Boardinghouse Guests: Captain Wells, a Carolina Hero
One of the earliest entries in Julia Wolfe’s Old Kentucky Home guest register, from September 1906, is the name Ed Wells, Jr. of Charleston, S.C. Edward Lawrence Wells was born the youngest of five children to a prominent Charleston family August 7, 1886. Like Thomas Wolfe, his father was almost age 50 when he was born, also a northerner, who had come to live in the south. Edward Sr. had been a merchant in New York and settled in South Carolina after 1860. He quickly came to embrace the Southern cause for independence. During the Civil War he served as a Captain with the Charleston Light Dragoons, 4th South Carolina Calvary. After the war he married a local woman and worked as a successful cotton merchant. In his later years he became a recognized writer of fiction and nonfiction.
Edward Jr. enjoyed growing up on the waterfront of a busy city in an affluent family. He was a popular member of the Carolina Yacht Club. He was afforded a good education and wished to follow the family military tradition. He attended the Virginia Military Institute at Lexington, Virginia, where he graduated about 1907 in a time of peace, so he returned to his home in Charleston. His stay in Asheville at the Old Kentucky Home may have been a short vacation from school, or a stop on his way home. Surely a young Thomas Wolfe admired this sharp young cadet. Wolfe later wrote of Eugene Gant “With a tender smile of love for his dear self, he saw himself wearing the eagles of a colonel on his gallant young shoulders.”
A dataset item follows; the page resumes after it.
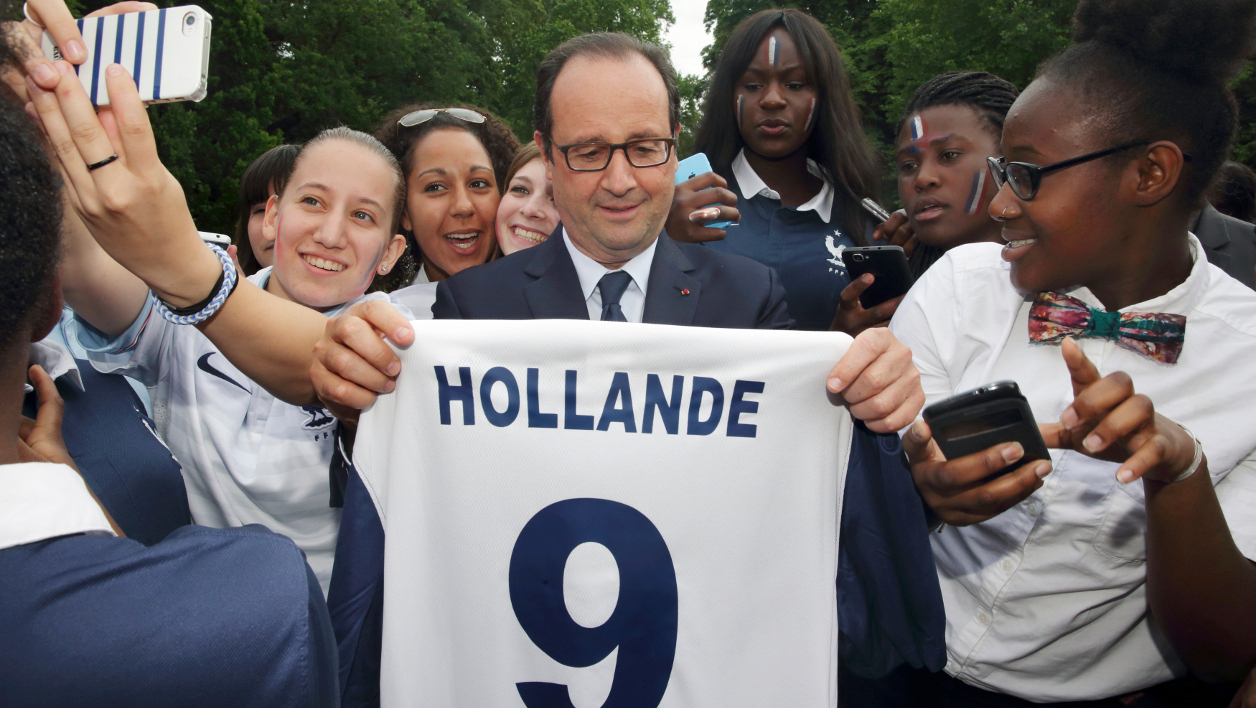 French President Francois Hollande (C) holds a jersey as he poses with players pf women's football teams Paris FC and Cosmos Taverny, during a break in the 2014 World Cup match between France against Nigeria, at the Elysee presidential palace in Paris, on June 30, 2014. AFP PHOTO / POOL / PHILIPPE WOJAZER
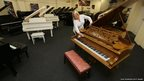 Auctioneer Karen Fairweather dusts a Bechstein piano at a showroom in Manchester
In the 1910 Census, Ed Wells, Jr. was living at home and employed as an engineer with the steam railroad. He joined the National Guard which led to a short period of service on the Mexican border in 1916, and he was assigned as an engineer with the Charleston Light Dragoons. His father died in early 1917. In August 1917, despite his own advancing age, at the First Officers Training Camp at Fort Oglethorpe, Ga. he was commissioned as a 2nd Lieutenant of Calvary. After training in Tennessee, he was assigned to the 2nd Machine Gun Battalion, 1st Division. The following month as part of the American Expeditionary Force he sailed for Liverpool, England, and then on to France.
After almost a year in Europe, Edward was promoted to First Lieutenant on September 6, 1918. He was already a seasoned veteran from action on the frontline in the trenches. He was later awarded the Distinguished Service Cross cited for heroism in action near Buzancy, France, July 21, 1918. On October 4, 1918 waiting promotion to the rank of Captain, he was severely wounded during the Meuse-Argonne Offensive near Exermont, France. Wells had volunteered for a mission to lead a platoon of infantry into the town where the streets were heavily armed with enemy machine gun nests. Taken to the rear, he died of his wounds on October 10, 1918. Posthumously he was awarded the Croix de Guerre for extraordinary heroism in the action near Exermont and the rank of Captain. He was interred at the Meuse-Argonne American Cemetery and Memorial at Lorraine, France., and a memorial placed in the Magnolia Cemetery at Charleston.